**YOUR TASK:**
Write out every row below word for word, changing nothing.

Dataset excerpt
-------

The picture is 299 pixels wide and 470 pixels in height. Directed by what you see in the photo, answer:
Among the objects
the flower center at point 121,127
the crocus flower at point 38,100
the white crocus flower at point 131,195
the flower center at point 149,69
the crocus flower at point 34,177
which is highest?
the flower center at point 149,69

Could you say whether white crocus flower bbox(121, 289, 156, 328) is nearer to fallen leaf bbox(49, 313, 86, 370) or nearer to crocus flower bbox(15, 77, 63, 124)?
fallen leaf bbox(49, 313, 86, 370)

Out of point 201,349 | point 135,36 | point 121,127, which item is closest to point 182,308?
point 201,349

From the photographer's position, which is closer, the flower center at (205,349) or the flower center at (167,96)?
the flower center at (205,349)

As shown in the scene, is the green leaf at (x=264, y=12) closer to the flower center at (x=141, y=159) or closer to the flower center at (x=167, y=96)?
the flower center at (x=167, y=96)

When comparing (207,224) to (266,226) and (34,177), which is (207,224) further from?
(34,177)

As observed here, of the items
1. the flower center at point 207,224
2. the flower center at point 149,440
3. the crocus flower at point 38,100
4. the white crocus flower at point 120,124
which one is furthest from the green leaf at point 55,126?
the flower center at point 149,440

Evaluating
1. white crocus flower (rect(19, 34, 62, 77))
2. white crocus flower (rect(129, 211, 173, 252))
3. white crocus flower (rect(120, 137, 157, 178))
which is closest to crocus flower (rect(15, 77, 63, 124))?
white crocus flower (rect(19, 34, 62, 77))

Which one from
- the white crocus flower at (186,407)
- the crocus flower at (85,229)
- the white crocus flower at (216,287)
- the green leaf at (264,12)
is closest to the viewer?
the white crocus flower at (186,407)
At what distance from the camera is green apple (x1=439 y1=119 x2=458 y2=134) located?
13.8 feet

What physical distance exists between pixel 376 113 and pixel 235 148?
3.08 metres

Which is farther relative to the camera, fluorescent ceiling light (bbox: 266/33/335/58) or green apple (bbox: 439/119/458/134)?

-------

**EXPECTED ANSWER:**
The picture is 299 pixels wide and 470 pixels in height. Directed by what you see in the photo, answer:
Among the objects
the flower center at point 121,127
the crocus flower at point 38,100
the white crocus flower at point 131,195
the flower center at point 149,69
the crocus flower at point 34,177
which is highest?
the flower center at point 149,69

Could you say whether white crocus flower bbox(121, 289, 156, 328) is nearer to fallen leaf bbox(49, 313, 86, 370) or nearer to crocus flower bbox(15, 77, 63, 124)?
fallen leaf bbox(49, 313, 86, 370)

Out of point 201,349 | point 135,36 | point 121,127, which item is closest to point 182,308?
point 201,349

From the photographer's position, which is closer, the flower center at (205,349) or the flower center at (167,96)?
the flower center at (205,349)

As shown in the scene, is the green leaf at (x=264, y=12) closer to the flower center at (x=141, y=159) or closer to the flower center at (x=167, y=96)?
the flower center at (x=167, y=96)

When comparing (207,224) to (266,226) and (34,177), which is (207,224) further from?
(34,177)

As observed here, of the items
1. the flower center at point 207,224
2. the flower center at point 149,440
3. the crocus flower at point 38,100
4. the white crocus flower at point 120,124
which one is furthest from the green leaf at point 55,126?
the flower center at point 149,440

Evaluating
1. white crocus flower (rect(19, 34, 62, 77))
2. white crocus flower (rect(129, 211, 173, 252))
3. white crocus flower (rect(120, 137, 157, 178))
which is closest to crocus flower (rect(15, 77, 63, 124))?
white crocus flower (rect(19, 34, 62, 77))

Which one from
- the white crocus flower at (186,407)
- the crocus flower at (85,229)
- the white crocus flower at (216,287)
- the green leaf at (264,12)
is closest to the viewer?
the white crocus flower at (186,407)
At what distance from the camera is green apple (x1=439 y1=119 x2=458 y2=134) located?
13.8 feet

What physical distance exists between pixel 376 113 and pixel 235 148?
3.08 metres

Which is farther relative to the camera, fluorescent ceiling light (bbox: 266/33/335/58) or green apple (bbox: 439/119/458/134)?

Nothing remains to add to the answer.